*What you should do*: Pull each line holding the word "higher" from the data.

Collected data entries
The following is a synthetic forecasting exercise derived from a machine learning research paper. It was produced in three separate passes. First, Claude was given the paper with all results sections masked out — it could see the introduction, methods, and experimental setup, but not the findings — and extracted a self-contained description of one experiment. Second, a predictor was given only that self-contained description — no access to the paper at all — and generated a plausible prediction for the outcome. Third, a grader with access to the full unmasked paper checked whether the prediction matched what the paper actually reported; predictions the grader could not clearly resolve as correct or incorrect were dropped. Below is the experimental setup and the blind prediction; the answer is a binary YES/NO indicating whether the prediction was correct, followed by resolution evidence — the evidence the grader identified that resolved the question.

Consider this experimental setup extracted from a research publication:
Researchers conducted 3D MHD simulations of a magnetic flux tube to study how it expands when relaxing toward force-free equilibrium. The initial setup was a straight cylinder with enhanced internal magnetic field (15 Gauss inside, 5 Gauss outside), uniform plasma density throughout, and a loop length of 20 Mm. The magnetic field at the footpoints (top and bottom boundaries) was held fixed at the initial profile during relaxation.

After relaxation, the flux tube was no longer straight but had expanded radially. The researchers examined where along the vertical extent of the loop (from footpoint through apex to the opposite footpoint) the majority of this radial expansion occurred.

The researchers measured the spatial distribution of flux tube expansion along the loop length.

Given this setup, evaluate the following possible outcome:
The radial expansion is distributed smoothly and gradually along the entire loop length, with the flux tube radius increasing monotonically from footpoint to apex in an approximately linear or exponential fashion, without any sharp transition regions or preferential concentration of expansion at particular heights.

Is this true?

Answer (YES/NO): NO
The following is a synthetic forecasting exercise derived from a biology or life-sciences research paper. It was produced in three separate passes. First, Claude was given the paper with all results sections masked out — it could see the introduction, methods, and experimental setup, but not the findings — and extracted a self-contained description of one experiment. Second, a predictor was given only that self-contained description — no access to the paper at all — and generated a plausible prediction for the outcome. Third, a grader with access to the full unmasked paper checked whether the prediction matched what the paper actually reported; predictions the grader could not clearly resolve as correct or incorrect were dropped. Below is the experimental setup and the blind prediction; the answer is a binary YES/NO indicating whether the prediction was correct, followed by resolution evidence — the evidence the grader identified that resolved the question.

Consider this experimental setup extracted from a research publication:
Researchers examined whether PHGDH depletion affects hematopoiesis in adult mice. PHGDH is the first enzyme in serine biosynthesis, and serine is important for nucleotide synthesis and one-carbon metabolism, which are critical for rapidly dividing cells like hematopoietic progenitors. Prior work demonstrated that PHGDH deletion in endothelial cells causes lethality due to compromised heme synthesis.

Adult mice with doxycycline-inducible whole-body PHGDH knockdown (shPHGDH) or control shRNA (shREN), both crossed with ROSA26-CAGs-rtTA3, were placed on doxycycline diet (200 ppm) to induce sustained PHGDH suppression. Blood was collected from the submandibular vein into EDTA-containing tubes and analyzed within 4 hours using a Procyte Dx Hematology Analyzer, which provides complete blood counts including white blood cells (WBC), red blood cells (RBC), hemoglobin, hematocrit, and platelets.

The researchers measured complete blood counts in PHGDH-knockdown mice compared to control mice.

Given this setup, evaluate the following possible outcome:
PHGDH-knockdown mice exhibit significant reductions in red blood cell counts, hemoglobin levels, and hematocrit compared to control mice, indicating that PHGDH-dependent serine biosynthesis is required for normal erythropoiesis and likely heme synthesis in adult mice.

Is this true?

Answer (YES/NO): NO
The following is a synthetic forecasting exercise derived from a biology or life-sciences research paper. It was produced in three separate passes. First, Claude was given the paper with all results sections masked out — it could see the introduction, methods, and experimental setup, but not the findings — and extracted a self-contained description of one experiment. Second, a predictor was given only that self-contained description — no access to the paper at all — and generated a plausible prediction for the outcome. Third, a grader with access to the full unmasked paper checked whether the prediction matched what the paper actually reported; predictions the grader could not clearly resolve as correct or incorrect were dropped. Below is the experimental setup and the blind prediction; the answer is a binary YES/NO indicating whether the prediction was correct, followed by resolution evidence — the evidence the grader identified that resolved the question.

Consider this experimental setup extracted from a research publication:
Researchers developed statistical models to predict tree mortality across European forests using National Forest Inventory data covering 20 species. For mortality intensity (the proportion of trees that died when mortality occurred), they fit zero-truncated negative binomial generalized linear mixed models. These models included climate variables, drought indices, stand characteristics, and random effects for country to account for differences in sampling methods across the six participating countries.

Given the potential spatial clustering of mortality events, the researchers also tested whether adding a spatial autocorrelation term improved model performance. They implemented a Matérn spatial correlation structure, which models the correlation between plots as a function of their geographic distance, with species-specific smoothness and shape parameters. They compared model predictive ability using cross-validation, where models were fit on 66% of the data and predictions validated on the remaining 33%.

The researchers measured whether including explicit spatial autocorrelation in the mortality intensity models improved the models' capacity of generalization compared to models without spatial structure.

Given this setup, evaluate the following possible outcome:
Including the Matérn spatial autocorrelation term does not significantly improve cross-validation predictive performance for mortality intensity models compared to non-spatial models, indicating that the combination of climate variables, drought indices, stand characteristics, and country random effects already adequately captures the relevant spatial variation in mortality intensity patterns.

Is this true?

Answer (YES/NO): NO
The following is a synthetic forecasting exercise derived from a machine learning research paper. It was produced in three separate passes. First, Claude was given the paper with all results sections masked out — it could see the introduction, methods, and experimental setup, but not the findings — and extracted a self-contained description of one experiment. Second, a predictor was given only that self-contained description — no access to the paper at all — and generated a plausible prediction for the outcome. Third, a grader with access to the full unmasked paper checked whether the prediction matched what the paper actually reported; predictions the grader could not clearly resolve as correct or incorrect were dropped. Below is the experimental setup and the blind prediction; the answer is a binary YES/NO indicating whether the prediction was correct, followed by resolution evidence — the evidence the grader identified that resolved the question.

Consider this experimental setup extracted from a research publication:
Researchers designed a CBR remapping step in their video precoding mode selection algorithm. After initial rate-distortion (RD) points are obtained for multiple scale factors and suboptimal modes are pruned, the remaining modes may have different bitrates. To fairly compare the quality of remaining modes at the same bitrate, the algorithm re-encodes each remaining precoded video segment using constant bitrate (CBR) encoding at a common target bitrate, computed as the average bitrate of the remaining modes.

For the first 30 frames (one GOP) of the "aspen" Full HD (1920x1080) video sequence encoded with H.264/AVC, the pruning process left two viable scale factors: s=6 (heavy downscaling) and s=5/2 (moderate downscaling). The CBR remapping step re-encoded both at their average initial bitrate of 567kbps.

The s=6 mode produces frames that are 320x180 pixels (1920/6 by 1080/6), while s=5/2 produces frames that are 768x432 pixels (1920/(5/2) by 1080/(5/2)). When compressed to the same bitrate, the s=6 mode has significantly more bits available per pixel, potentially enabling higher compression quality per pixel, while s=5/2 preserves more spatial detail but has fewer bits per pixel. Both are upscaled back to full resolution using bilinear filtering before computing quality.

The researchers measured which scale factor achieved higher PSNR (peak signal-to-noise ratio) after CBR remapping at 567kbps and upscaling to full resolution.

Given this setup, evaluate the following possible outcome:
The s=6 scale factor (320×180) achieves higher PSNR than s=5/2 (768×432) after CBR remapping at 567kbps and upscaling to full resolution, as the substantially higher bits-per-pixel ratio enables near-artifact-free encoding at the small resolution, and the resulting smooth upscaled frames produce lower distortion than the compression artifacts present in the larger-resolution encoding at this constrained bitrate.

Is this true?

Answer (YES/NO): YES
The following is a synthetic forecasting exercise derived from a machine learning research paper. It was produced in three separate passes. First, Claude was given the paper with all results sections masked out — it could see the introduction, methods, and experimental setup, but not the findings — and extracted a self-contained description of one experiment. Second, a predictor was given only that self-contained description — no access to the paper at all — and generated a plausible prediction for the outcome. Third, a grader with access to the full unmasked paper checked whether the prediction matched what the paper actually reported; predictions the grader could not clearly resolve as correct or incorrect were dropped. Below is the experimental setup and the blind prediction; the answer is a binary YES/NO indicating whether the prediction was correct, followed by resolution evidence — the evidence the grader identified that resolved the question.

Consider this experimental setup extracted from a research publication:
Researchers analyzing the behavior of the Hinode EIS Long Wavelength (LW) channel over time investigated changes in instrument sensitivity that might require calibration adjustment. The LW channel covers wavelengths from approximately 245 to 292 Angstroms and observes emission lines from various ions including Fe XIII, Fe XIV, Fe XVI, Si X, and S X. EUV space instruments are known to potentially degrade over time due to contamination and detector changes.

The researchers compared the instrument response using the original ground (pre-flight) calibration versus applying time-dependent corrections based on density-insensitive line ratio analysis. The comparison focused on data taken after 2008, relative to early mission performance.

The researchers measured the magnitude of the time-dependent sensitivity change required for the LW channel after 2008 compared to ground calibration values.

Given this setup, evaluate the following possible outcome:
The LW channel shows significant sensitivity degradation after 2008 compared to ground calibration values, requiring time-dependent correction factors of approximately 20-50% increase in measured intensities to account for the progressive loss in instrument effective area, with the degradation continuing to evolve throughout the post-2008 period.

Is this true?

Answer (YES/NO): NO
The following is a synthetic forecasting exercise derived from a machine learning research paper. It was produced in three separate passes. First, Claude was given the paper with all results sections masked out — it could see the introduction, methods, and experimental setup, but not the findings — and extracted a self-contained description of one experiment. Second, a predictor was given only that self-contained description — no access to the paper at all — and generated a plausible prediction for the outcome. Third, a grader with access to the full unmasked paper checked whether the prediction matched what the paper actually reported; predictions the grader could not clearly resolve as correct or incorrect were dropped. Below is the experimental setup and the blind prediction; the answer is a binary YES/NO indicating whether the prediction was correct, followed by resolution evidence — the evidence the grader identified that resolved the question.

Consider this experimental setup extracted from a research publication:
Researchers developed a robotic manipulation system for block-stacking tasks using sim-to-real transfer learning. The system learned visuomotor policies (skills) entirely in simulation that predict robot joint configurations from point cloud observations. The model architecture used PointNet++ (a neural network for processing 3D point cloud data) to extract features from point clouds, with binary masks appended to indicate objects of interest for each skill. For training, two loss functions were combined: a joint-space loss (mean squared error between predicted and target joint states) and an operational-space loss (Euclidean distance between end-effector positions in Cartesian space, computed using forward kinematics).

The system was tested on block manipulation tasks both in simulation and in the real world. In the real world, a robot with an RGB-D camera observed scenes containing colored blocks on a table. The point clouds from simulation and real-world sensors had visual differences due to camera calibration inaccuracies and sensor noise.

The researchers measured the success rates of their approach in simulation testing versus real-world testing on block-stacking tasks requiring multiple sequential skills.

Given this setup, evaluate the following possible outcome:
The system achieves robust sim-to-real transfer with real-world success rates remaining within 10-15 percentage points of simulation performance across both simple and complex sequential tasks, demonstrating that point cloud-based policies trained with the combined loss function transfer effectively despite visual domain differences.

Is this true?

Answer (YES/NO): NO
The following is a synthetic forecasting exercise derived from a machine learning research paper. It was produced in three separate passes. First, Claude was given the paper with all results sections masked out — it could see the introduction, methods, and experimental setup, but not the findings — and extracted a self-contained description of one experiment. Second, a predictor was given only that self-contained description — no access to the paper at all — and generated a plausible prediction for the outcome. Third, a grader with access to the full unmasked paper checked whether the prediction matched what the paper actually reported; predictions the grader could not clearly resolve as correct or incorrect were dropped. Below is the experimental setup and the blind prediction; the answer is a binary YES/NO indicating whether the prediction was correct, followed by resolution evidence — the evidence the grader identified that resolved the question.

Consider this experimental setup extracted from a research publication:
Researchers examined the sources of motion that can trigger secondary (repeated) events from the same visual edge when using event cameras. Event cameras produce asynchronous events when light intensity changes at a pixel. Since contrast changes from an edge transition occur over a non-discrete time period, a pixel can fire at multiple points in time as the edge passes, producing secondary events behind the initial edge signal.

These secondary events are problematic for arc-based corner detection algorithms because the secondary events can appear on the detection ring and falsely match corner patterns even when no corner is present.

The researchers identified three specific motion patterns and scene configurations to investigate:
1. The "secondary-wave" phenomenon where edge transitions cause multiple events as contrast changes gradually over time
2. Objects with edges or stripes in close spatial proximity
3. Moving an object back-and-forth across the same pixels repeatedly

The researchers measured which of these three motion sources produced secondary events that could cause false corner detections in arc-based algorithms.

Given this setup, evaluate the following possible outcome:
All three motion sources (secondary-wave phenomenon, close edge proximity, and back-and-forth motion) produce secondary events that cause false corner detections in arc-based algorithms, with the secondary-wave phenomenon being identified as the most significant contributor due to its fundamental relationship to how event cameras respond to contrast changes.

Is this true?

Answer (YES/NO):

*Exercise result*:
The s=6 mode produces frames that are 320x180 pixels (1920/6 by 1080/6), while s=5/2 produces frames that are 768x432 pixels (1920/(5/2) by 1080/(5/2)). When compressed to the same bitrate, the s=6 mode has significantly more bits available per pixel, potentially enabling higher compression quality per pixel, while s=5/2 preserves more spatial detail but has fewer bits per pixel. Both are upscaled back to full resolution using bilinear filtering before computing quality.
The researchers measured which scale factor achieved higher PSNR (peak signal-to-noise ratio) after CBR remapping at 567kbps and upscaling to full resolution.
The s=6 scale factor (320×180) achieves higher PSNR than s=5/2 (768×432) after CBR remapping at 567kbps and upscaling to full resolution, as the substantially higher bits-per-pixel ratio enables near-artifact-free encoding at the small resolution, and the resulting smooth upscaled frames produce lower distortion than the compression artifacts present in the larger-resolution encoding at this constrained bitrate.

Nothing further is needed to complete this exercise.